The report indicates that between December 2, 2018 and May 4, 2019, nearly 200,000 (197,524 to be exact) phishing domains were discovered, and of those domains, 66% targeted consumers directly. When taking the phishing domains targeting consumers only into consideration, 50% of those targeted companies in the financial services industry.

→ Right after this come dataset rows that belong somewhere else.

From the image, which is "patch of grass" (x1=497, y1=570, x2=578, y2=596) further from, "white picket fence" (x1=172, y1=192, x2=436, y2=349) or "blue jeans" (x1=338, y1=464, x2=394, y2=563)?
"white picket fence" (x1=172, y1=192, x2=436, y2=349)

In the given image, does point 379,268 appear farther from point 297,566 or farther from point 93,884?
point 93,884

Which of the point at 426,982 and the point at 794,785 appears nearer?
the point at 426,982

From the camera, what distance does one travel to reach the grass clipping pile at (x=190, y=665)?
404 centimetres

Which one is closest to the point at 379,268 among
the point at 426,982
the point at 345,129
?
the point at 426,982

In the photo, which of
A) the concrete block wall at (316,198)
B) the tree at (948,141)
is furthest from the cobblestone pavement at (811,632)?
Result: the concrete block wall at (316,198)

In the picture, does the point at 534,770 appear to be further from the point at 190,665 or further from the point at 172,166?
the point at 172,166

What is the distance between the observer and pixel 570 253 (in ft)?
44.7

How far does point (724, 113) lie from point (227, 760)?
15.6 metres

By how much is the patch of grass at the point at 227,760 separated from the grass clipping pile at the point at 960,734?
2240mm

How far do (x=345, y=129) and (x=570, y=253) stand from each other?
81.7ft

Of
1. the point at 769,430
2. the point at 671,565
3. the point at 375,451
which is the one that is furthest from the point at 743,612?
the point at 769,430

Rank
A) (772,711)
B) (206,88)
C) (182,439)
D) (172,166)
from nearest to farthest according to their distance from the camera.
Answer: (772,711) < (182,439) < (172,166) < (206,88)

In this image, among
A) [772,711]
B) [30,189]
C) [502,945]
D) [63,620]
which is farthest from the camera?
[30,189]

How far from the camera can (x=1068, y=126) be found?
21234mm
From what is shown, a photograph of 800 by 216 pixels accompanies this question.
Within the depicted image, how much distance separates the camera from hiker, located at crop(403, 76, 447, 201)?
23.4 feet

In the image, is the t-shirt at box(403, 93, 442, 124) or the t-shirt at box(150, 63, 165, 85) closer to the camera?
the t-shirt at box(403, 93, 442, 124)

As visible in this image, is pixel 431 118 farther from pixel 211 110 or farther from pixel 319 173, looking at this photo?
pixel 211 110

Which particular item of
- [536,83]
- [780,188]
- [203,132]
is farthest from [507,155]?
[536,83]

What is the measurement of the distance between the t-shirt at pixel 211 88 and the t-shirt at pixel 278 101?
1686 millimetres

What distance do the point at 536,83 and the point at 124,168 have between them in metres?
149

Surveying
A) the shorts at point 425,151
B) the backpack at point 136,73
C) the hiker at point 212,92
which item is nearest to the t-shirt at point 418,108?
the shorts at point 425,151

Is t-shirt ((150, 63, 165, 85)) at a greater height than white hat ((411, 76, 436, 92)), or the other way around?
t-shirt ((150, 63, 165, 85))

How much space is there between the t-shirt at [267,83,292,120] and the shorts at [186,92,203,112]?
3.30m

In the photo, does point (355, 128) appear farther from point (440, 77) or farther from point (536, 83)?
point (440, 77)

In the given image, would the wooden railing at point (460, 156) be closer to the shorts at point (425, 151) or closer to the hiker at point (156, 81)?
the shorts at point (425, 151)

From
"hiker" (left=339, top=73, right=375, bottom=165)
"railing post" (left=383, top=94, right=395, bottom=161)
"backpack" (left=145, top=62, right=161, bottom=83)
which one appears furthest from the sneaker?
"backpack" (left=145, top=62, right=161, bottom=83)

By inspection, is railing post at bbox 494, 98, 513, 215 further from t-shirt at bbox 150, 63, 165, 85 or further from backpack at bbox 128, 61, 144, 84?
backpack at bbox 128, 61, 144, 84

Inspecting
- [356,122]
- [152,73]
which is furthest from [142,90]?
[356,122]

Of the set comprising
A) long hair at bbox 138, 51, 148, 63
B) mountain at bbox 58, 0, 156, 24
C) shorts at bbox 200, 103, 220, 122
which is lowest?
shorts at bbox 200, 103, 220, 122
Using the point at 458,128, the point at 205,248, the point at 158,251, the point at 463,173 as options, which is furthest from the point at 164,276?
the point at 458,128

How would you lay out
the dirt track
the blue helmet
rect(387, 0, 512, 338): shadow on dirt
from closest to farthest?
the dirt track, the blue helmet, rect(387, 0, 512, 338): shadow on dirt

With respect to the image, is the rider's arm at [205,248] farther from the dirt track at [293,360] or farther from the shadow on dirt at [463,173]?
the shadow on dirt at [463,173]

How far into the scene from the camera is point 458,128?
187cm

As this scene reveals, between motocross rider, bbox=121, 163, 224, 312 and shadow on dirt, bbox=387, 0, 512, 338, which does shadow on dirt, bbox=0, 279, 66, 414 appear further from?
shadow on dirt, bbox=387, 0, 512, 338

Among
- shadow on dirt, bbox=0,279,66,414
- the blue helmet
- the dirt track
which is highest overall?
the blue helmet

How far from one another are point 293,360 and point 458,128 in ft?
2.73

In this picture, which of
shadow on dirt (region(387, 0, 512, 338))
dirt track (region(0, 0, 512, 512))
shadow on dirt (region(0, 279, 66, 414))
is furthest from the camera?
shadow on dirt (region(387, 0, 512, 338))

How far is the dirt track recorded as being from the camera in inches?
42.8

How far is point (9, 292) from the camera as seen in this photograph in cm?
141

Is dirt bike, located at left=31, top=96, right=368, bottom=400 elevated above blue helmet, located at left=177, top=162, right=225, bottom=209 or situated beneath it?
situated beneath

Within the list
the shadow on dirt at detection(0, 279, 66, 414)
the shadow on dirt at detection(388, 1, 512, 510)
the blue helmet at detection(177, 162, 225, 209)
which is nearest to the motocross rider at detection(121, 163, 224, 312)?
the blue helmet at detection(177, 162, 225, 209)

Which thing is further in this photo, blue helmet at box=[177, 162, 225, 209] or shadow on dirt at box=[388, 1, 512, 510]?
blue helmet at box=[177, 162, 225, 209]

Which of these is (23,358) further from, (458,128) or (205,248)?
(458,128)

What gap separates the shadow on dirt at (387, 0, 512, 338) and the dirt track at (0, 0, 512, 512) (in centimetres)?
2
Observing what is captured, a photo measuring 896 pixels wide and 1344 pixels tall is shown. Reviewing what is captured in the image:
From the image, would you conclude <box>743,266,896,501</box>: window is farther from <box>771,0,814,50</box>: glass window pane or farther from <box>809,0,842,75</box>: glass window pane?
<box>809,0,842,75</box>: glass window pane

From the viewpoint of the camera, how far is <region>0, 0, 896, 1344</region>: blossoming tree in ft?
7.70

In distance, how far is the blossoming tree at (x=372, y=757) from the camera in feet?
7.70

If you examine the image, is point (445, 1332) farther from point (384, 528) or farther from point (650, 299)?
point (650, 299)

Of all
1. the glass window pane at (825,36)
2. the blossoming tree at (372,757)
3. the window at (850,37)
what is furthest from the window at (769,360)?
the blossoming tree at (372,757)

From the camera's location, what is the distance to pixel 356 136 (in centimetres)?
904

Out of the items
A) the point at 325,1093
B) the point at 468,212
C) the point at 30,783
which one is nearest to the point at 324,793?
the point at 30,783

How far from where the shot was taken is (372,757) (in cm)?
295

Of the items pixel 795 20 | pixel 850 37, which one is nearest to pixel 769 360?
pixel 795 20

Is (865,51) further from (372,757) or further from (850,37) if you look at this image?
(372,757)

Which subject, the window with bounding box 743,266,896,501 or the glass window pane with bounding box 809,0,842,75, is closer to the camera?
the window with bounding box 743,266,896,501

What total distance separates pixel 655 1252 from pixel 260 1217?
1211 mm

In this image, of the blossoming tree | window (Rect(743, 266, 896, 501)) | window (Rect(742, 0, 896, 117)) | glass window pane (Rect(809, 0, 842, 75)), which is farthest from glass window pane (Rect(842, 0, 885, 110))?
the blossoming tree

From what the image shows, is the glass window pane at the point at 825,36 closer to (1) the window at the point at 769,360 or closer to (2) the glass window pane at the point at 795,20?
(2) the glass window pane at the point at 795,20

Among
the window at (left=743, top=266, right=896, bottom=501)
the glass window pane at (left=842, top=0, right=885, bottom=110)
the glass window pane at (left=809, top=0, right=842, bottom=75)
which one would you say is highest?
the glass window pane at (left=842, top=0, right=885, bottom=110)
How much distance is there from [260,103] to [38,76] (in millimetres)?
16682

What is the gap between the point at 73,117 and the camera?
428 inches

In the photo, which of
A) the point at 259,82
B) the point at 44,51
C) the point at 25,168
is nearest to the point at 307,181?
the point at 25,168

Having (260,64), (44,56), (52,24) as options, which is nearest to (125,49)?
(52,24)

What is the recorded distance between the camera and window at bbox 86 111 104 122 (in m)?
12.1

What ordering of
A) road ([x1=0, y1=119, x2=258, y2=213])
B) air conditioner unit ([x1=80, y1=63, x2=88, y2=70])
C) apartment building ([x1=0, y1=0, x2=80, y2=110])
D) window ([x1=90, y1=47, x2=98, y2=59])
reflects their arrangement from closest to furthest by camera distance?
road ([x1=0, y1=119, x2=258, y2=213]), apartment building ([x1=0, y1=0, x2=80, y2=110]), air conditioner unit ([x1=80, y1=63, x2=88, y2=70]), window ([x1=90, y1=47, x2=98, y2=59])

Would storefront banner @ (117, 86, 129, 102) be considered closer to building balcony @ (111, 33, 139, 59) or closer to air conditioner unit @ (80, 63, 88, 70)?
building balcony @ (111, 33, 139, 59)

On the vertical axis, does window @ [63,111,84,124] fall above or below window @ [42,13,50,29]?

We've seen a steady rise in credential stuffing attacks over the past year, fed in part by a growth in phishing attacks against consumers, said Martin McKeay, Security Researcher at Akamai and Editorial Director of the State of the Internet / Security Report. Criminals supplement existing stolen credential data through phishing, and then one way they make money is by hijacking accounts or reselling the lists they create. We're seeing a whole economy developing to target financial services organizations and their consumers.
Once criminals have succeeded in their schemes, they need to process their ill-gotten data and funds. As Akamais report highlights, one method of dealing with this situation centers on bank drops' - packages of data that can be used to fraudulently open accounts at a given financial institution. Bank drops will typically include a persons stolen identity - often called fullz by criminals online, including name, address, date of birth, Social Security details, drivers license information, and credit score. Secure access to the fraudulent accounts comes via remote desktop servers, which are matched to the geographic location of the bank and the fullz.
Financial institutions continue to investigate the ways in which criminals are opening these drop accounts, and are working diligently to stay ahead of the curve. What most businesses don't realize, however, is that criminals are recycling old attack methods.
Akamai's findings revealed that 94% of observed attacks against the financial services sector came from one of four methods: SQL Injection (SQLi), Local File Inclusion (LFI), Cross-Site Scripting (XSS), and OGNL Java Injection (which accounted for more than 8 million attempts during this reporting period). OGNL Java Injection, made famous due to the Apache Struts vulnerability, continues to be used by attackers years after patches have been issued.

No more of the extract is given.